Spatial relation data
******
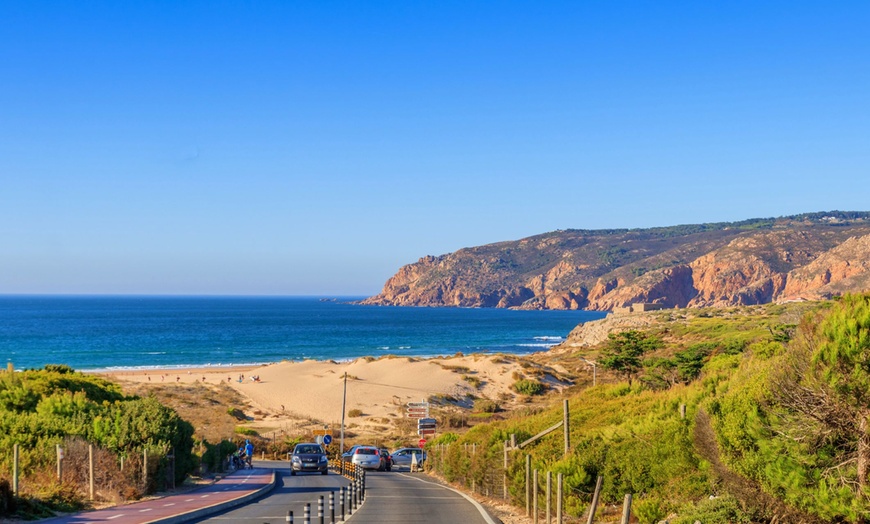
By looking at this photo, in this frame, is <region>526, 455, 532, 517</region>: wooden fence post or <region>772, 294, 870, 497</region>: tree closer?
<region>772, 294, 870, 497</region>: tree

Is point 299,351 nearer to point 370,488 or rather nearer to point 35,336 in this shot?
point 35,336

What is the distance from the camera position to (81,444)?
73.1 feet

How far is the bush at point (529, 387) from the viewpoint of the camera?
263 feet

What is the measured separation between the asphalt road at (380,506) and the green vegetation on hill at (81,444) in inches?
123

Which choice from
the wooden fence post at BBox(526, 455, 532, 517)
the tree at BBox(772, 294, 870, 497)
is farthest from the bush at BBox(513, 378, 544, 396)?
the tree at BBox(772, 294, 870, 497)

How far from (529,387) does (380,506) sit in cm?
5894

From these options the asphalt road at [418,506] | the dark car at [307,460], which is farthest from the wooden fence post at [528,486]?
the dark car at [307,460]

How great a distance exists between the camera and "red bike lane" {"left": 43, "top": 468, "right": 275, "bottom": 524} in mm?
17312

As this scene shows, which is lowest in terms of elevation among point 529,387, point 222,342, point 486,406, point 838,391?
point 486,406

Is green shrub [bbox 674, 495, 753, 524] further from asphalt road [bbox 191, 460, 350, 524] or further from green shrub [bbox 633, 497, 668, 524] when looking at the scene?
asphalt road [bbox 191, 460, 350, 524]

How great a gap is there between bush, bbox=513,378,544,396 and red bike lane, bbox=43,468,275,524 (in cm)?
5212

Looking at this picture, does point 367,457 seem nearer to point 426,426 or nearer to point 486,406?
point 426,426

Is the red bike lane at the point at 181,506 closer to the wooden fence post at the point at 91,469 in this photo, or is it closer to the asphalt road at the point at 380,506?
the asphalt road at the point at 380,506

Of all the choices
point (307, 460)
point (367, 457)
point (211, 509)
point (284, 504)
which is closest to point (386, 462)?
point (367, 457)
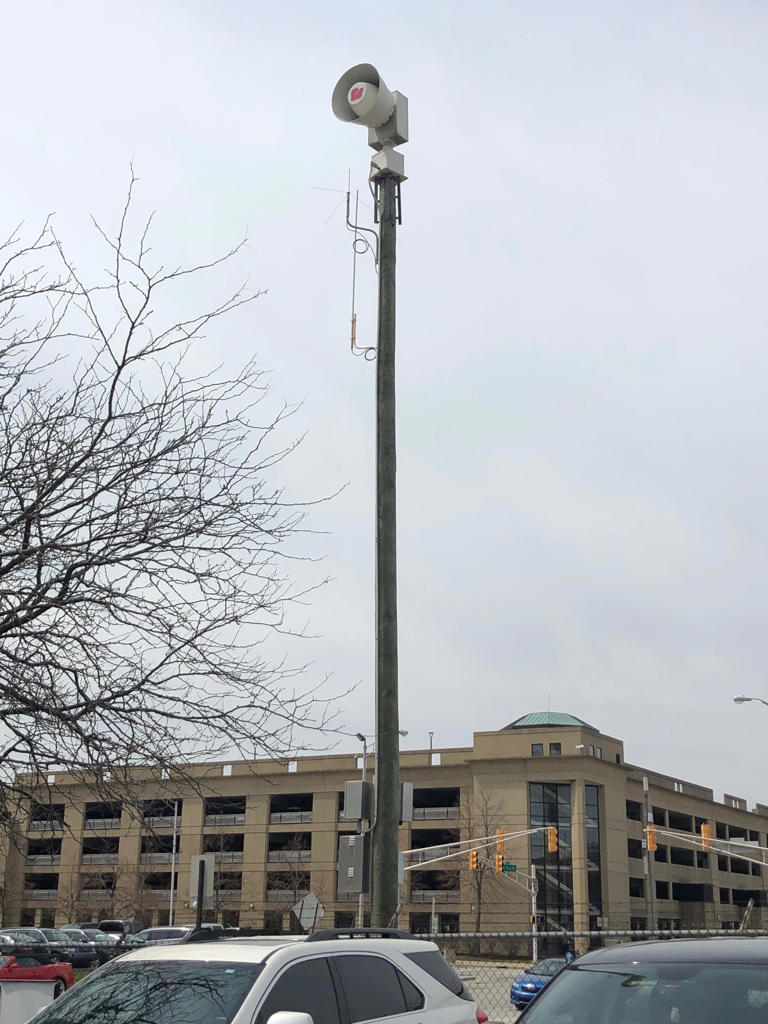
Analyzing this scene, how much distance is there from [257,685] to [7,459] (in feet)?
7.92

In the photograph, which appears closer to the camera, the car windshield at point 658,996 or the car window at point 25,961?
the car windshield at point 658,996

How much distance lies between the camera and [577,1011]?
18.4ft

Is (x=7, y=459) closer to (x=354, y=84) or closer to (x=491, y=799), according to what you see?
(x=354, y=84)

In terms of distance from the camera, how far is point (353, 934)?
7.62 m

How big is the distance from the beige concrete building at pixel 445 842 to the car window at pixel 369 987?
6190cm

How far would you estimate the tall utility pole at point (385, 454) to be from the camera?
10.8 m

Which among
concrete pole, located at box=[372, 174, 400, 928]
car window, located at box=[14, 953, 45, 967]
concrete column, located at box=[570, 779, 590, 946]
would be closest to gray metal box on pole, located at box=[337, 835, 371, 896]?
concrete pole, located at box=[372, 174, 400, 928]

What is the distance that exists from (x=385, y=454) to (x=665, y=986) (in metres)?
7.13

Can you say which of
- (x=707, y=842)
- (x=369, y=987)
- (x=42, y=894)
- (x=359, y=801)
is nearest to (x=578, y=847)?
(x=707, y=842)

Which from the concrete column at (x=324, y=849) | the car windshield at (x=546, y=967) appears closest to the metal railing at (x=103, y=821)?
the car windshield at (x=546, y=967)

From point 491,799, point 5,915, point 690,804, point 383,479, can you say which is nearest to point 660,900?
point 690,804

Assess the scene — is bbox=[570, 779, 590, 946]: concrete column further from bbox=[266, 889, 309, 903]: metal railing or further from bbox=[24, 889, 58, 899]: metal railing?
bbox=[24, 889, 58, 899]: metal railing

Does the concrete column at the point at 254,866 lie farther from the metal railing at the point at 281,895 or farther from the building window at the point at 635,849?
the building window at the point at 635,849

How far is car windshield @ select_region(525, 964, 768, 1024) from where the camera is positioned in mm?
5199
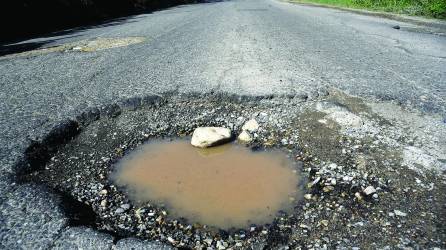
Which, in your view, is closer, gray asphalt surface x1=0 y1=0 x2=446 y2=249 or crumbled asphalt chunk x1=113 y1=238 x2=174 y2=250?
crumbled asphalt chunk x1=113 y1=238 x2=174 y2=250

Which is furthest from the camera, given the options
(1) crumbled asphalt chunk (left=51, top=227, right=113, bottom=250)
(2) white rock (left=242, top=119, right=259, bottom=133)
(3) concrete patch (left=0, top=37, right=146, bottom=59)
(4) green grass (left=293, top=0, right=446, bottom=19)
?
(4) green grass (left=293, top=0, right=446, bottom=19)

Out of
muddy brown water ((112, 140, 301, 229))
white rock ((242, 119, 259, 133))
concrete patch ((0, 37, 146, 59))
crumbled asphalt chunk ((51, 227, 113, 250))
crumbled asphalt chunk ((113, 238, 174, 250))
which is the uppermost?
concrete patch ((0, 37, 146, 59))

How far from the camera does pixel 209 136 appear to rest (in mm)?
2850

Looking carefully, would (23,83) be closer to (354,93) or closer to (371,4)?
(354,93)

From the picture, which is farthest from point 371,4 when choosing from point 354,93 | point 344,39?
point 354,93

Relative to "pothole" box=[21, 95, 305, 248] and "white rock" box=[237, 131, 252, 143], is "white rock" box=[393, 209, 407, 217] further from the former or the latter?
"white rock" box=[237, 131, 252, 143]

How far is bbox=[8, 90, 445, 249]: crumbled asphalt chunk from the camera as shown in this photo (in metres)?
1.77

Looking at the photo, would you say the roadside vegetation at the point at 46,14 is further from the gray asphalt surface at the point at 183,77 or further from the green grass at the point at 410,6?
the green grass at the point at 410,6

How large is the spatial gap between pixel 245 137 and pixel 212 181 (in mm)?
650

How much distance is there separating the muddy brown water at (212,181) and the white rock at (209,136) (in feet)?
0.18

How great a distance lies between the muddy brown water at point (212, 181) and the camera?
6.82 feet

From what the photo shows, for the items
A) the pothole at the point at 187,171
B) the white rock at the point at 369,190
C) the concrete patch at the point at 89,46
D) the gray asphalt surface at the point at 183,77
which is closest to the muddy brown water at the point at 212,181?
the pothole at the point at 187,171

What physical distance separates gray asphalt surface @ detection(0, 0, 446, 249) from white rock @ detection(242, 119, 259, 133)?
0.59 meters

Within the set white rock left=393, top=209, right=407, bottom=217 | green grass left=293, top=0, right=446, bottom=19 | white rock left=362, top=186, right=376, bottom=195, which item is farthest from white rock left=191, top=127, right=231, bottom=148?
green grass left=293, top=0, right=446, bottom=19
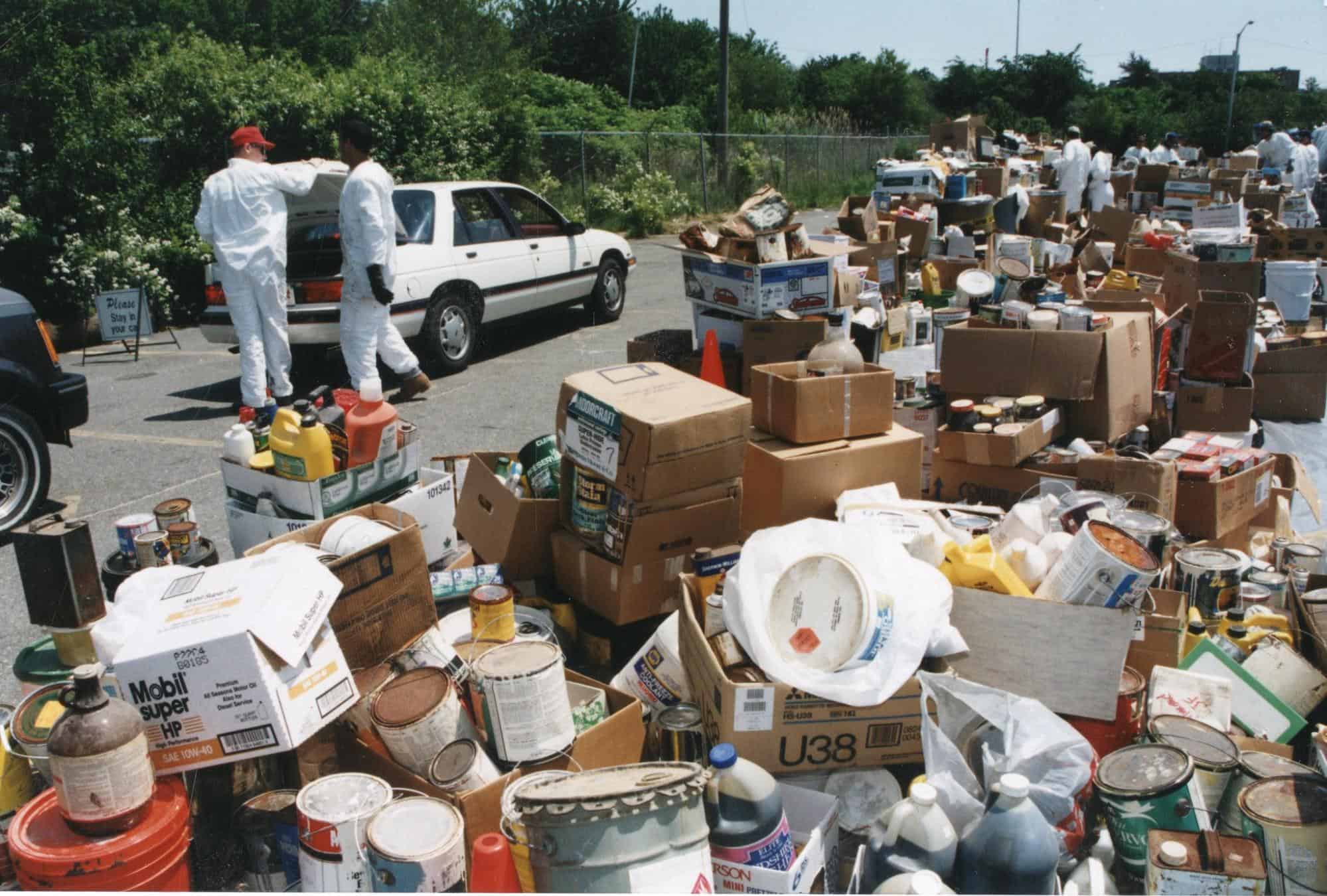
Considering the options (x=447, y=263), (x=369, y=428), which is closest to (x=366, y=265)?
(x=447, y=263)

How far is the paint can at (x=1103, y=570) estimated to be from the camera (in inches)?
111

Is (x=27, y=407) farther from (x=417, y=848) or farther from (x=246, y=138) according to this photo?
(x=417, y=848)

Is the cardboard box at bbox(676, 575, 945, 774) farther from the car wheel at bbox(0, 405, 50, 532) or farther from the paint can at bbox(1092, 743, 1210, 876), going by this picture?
the car wheel at bbox(0, 405, 50, 532)

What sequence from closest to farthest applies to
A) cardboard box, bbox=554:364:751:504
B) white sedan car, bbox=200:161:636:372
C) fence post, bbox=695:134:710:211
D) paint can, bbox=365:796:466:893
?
paint can, bbox=365:796:466:893, cardboard box, bbox=554:364:751:504, white sedan car, bbox=200:161:636:372, fence post, bbox=695:134:710:211

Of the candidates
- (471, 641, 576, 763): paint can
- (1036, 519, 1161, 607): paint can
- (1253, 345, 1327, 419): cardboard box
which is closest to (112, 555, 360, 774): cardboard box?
(471, 641, 576, 763): paint can

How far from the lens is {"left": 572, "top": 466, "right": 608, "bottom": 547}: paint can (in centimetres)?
362

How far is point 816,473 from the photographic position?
12.6 feet

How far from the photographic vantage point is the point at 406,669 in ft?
9.86

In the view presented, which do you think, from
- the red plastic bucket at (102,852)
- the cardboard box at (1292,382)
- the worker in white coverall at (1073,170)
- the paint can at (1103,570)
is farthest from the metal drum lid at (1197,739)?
the worker in white coverall at (1073,170)

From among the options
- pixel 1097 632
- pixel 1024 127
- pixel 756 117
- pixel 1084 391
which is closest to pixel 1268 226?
pixel 1084 391

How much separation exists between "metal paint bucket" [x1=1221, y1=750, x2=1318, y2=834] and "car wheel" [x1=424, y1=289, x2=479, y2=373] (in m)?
6.80

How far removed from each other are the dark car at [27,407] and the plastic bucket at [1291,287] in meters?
9.25

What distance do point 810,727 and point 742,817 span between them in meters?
0.46

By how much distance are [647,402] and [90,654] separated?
2.00 metres
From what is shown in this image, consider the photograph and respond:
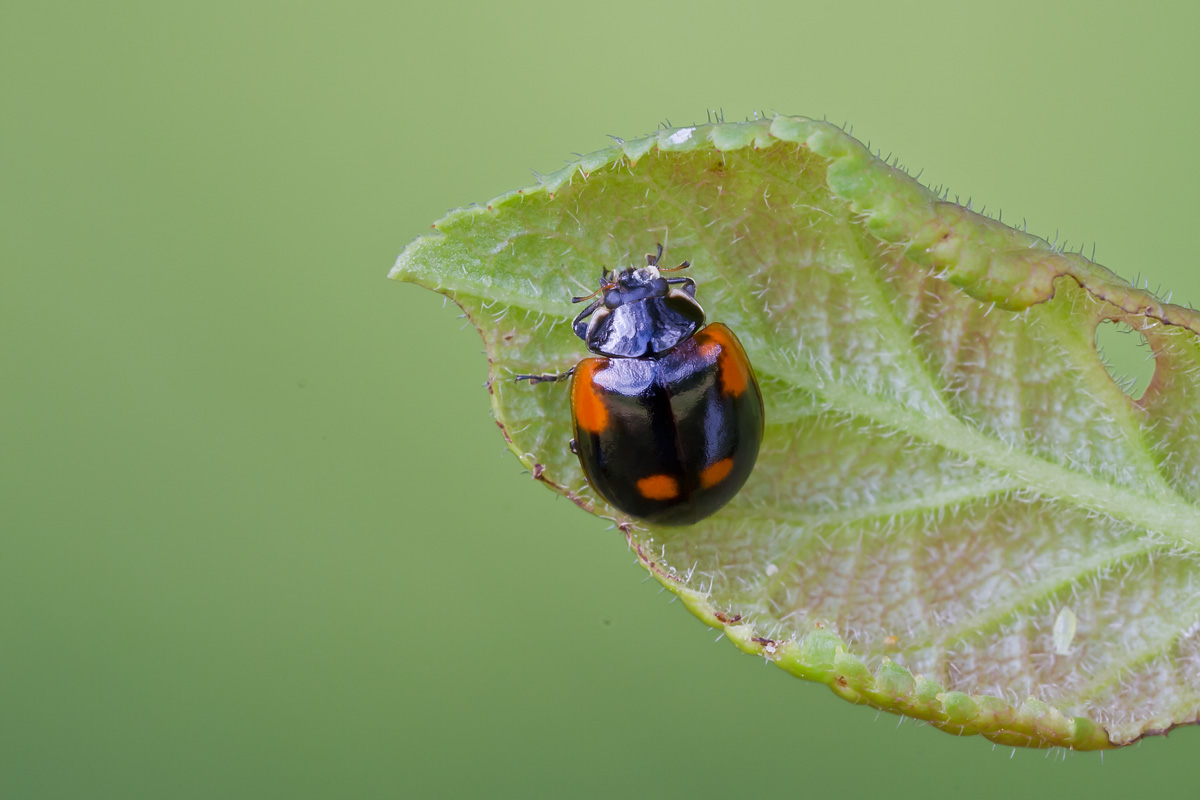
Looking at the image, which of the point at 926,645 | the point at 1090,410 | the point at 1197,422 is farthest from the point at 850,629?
the point at 1197,422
******
→ **SET PROBLEM**
Rewrite everything from the line containing "From what is" down to the end of the records, changing "photograph" to "photo" and keeping everything else the same. Omit the pictures from your answer.

→ **TASK RESPONSE**
From what is shown in this image, consider the photo and respond:
Looking at the image, which of the point at 926,645 | the point at 1090,410 | the point at 1197,422 is farthest from the point at 850,629?
the point at 1197,422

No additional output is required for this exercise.